Just putting a tee into the ground to start a hole was causing her discomfort.
“It was pretty bad,” Wie admitted. “It’s kind of everything right now. I’m hopeful that a couple of days of rest and ice and same old (will help). Hopefully the images tonight will kind of tell me exactly what is going on.”
Wie said Monday before making her eighth appearance at the Lotte Championship that she felt good, but stopped short of saying she was healthy not wanting to jinx herself.
It didn’t help, as it was evident on the 11th hole of her first round on Wednesday she was in pain when her hand came flying off the club on her drive.
After receiving treatment Wednesday night, Wie began her second round on the back nine and opened with a birdie on the par-4 10th.

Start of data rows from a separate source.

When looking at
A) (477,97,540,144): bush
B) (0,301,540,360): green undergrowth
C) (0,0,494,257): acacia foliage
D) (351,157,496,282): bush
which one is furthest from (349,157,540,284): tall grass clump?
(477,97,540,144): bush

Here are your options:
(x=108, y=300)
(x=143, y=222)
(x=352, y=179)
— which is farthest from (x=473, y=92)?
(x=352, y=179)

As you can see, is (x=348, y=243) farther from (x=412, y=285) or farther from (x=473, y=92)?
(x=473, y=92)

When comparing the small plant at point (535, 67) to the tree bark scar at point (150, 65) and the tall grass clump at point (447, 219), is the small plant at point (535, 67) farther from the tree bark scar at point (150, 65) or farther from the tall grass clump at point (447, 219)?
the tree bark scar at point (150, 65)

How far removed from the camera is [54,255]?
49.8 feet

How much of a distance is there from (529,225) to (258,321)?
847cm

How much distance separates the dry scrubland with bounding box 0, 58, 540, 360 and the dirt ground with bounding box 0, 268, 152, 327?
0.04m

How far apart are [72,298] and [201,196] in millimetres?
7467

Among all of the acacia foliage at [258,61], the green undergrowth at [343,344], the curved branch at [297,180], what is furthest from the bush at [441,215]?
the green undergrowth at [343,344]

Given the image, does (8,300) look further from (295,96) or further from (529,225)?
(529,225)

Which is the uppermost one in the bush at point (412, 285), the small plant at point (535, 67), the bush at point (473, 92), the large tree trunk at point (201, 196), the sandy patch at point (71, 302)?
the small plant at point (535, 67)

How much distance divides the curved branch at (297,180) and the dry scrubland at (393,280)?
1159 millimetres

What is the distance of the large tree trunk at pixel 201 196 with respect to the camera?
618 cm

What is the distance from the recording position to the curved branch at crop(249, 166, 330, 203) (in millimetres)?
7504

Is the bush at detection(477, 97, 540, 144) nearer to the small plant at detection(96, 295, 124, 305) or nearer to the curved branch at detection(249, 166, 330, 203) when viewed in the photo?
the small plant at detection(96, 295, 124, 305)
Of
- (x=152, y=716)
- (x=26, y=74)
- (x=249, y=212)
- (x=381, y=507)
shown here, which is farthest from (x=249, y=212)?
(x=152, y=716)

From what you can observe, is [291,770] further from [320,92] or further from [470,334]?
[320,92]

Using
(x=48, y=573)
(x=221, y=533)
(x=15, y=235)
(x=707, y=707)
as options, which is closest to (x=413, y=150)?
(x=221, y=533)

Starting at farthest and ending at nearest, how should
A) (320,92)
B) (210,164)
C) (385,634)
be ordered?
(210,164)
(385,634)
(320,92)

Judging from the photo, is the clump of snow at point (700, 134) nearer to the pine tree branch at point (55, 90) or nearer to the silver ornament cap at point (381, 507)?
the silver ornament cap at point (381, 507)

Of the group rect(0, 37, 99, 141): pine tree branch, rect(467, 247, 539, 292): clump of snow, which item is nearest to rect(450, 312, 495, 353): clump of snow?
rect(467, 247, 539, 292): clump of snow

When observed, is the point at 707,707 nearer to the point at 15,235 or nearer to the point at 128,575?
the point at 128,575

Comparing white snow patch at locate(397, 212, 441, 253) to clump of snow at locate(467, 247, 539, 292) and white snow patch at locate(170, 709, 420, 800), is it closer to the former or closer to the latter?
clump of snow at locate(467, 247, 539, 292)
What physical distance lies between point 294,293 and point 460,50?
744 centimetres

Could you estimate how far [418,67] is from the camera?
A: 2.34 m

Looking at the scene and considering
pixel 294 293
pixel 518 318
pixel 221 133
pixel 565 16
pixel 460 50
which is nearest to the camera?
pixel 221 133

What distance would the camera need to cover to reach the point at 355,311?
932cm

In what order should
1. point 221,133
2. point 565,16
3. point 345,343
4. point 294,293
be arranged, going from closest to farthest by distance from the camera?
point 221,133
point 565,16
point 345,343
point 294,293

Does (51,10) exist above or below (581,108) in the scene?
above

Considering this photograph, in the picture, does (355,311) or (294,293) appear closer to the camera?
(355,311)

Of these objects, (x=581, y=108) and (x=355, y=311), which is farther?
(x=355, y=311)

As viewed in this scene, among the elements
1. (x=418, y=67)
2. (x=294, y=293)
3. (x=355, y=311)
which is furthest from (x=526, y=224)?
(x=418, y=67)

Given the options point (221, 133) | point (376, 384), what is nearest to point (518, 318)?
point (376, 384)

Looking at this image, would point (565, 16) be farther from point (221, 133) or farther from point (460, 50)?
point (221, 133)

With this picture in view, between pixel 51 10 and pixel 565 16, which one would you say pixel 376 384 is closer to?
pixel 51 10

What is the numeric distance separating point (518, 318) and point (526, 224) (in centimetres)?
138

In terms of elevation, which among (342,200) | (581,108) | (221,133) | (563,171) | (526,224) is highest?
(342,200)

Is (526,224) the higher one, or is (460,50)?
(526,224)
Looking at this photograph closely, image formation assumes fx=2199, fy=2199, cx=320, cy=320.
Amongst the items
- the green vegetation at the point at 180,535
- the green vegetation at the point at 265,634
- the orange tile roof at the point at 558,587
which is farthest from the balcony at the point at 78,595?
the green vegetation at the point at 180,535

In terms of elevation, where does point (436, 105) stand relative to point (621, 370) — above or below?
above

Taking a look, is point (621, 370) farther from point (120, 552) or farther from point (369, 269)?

She gave it right back with a bogey on 11 and then saw her chances at making the cut fade away with back-to-back bogeys on Nos. 16 and 17.
At one point during her final nine holes, it looked like she was considering withdrawing. A gallery of roughly 25 people, including her mother and father, stayed with her for the final few holes.
She closed with a double bogey on No. 6 and a bogey on 8 and then was well behind her two playing partners after her final drive, which is uncharacteristic for Wie.
She has spent the majority of her career in the top 30 on tour in driving distance, but averaged between 30 and 40 yards less off the tee on Thursday than her yearly average on tour over the past four seasons.
“We need to figure out and see what’s going on and see what my next steps are,” Wie said. “It’s just frustrating when it comes all of a sudden and just does that.”
If healthy, she could tee it up in six days at the Los Angeles Open, where she tied for 55th last year.
Only Laura Gonzalez Escallon, who made four double bogeys Thursday and shot an 82 to finish at 13-over 157, and Benyapa Niphatsophon, who withdrew, finished behind Wie.